## TASK TO CARRY OUT
Your answer must be an exact copy of the records below, minus any images.

RECORDS FOR THE TASK section start

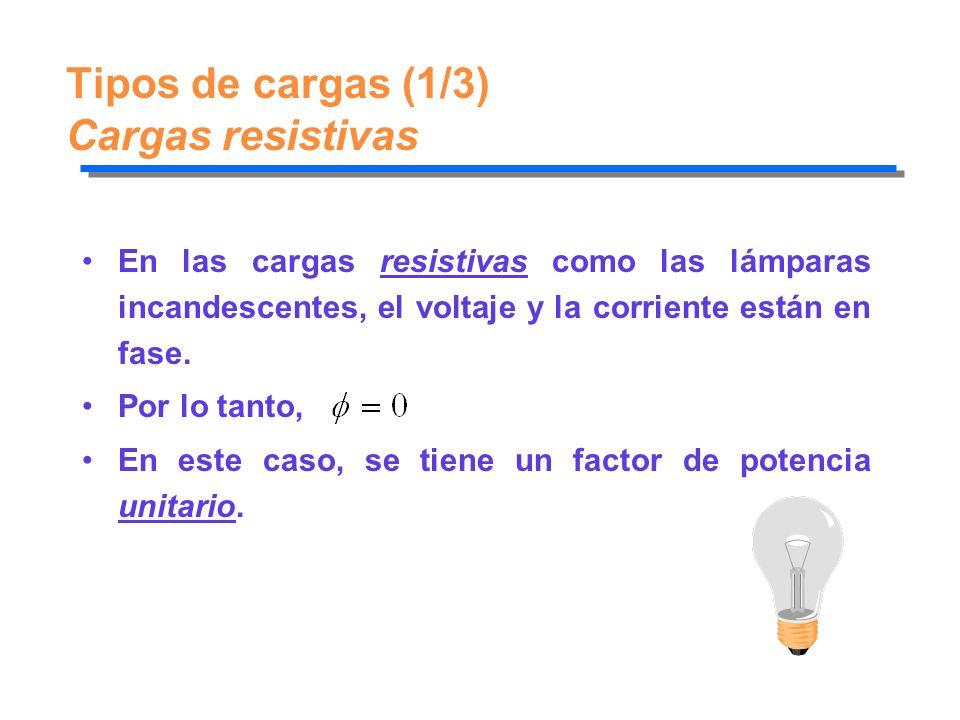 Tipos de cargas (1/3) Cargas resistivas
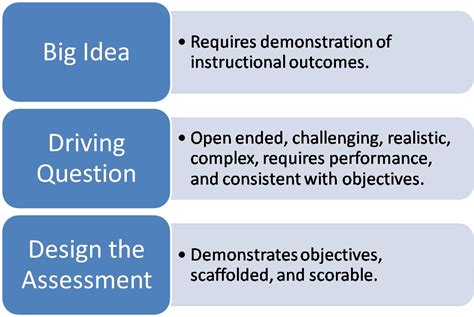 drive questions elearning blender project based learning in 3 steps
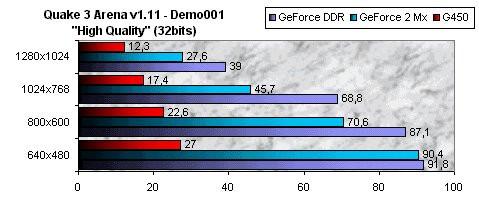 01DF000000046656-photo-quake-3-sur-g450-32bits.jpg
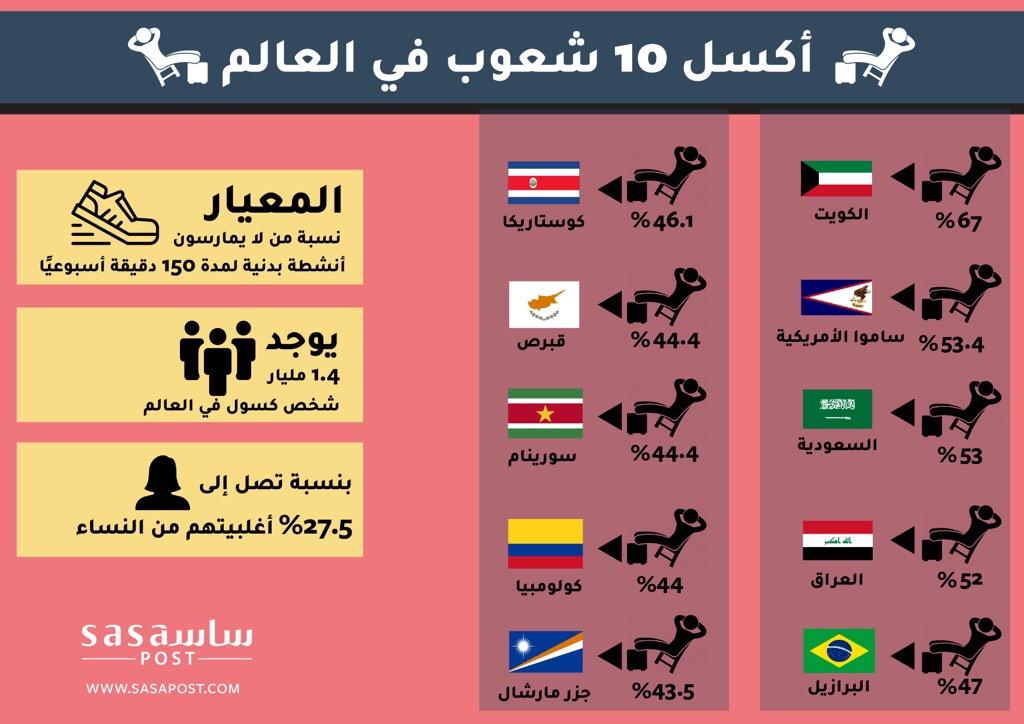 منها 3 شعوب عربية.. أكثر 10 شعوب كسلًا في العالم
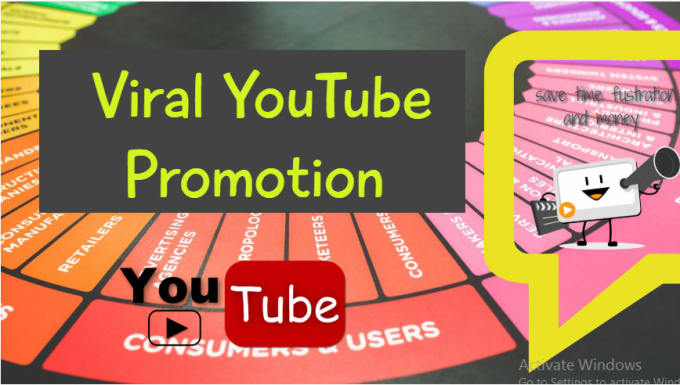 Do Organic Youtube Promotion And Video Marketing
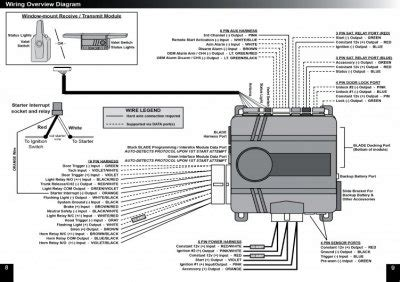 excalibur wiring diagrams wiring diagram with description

RECORDS FOR THE TASK section end

## TASK ANSWER
 Tipos de cargas (1/3) Cargas resistivas
 drive questions elearning blender project based learning in 3 steps
 01DF000000046656-photo-quake-3-sur-g450-32bits.jpg
 منها 3 شعوب عربية.. أكثر 10 شعوب كسلًا في العالم
 Do Organic Youtube Promotion And Video Marketing
 excalibur wiring diagrams wiring diagram with description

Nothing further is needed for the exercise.